The calm in which the doctor was delighting was abruptly broken so soon as he returned from Egypt by one of those storms so heavy with threats in which the caprices of Lady Hester excelled.
From Tripoli to Antioch, between the Orontes and the sea, there runs a chain of ragged and gloomy mountains, the Ansaries Mountains. Bald rocks, dark and musty ravines, fallen ground retained by stunted trees twisting themselves into an eternal spasm, chaos and ruins. To these wild and enigmatical landscapes, which are covered by miasmas risen from the marshes and the ponds, from corpses of men and animals which decompose side by side, chosen inhabitants are necessary. In the Ansaries Mountains lived the Assassins (Hashishim)! The Assassins! Obscure association, vast freemasonry, surrounded by the hatred of all peoples, both Christians and Moslems, seeking the ruin of Islam, mysterious sect which mingles, in blood and poison, the most ascetic mysticism, the most ridiculous charlatanism and the most implacable cruelty.
Ah! how the recollections of history haunt those deep gorges which gash and wound the earth and furrow it with wounds, the lips of which seems to draw together the better to preserve their terrible secret!
It is in these narrow valleys, where the light creeps in like a spectre; amidst these lofty crags which time carries away joyously by scraps, that the fierce mountaineers so feared by the troops of the Sultan are entrenched. They are tributaries of the Pachas of Tripoli and Damascus, but their obedience is uncertain, and no collector of taxes dares to get himself involved on their great tracks which end often in a cul-de-sac. Misfortune follows the imprudent person who would venture into the mountain! From castles encamped on the edge of abysses death would descend. And not the violent and honourable death which a combat, even an unequal one, gives, but the unforeseen, insidious death which slowly scents the victim, watches him unweariedly and awaits him in the perfume of a poisoned nosegay, in the clear water of a contaminated spring, in the most impressive cares of a servant who has sold himself. Kalaat Masjaf! Kalaat Quadinous! Kalaat el Kaf! eagles' nests hewn in the living rock, which have an ugly appearance and a sinister memory, lair of bandits where lived, meditated and died that strange Rachid-eddin-Sinan, the Old Man of the Mountain, who brought from Persia the doctrine of blood and of crime, inspirer of souls, who fanaticised his men up to the love of, the adoration of, death, awakening their energies and casting a spell over their wills up to the most degraded and the most humiliating passivity.

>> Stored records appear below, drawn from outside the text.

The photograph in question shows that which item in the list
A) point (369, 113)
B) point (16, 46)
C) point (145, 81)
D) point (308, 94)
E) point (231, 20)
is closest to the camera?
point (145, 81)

At a distance of seven centuries, the Assassins had not disarmed, and each day brought a new incident to add to their monotonous and sanguinary chronicles. Nevertheless, it was them whom Lady Hester was going to defy, them who had everywhere secret affiliations, everywhere spies, them who knew everything, avenged themselves always and so much the more dangerously that they were totally indifferent to their own lives and considered as an ineffable happiness to die for their cause.
The reason Lady Hester had was a grave one: in the nineteenth century a European traveller could disappear in the Ansaries Mountains without anyone being called to account.
On March 28, 1814, a Frenchman arrived at Sidon and lodged with his consul, M. Taitbout. He was Colonel Boutin, a great friend of Moreau and a very distinguished officer of engineers, who had received the delicate mission of preparing and sounding the ground in the East. Lady Hester had met him at Cairo, and during a dinner party she had turned into ridicule the mysterious air which he affected and had laughingly denounced him as a spy of Bonaparte. One remembers the frightful epidemic of plague in the spring of 1814. In vain Colonel Boutin's friends endeavoured to keep him at Sidon, but he was in a hurry and he left on April 6, leaving as a deposit in trust at Mar-Elias some of his manuscripts. Lady Hester had given him one of her servants, a sure guide and well acquainted with the regions the traveller was to pass through; but unhappily he was carried off by the plague. Colonel Boutin quitted Hama for Latakia. He had informed M. Guys, consul at that town, that he would abandon the ordinary route, which ran northwards so far as Djesrech Chogh, to cut across the Ansaries Mountains. He started—and no one had ever heard of him since.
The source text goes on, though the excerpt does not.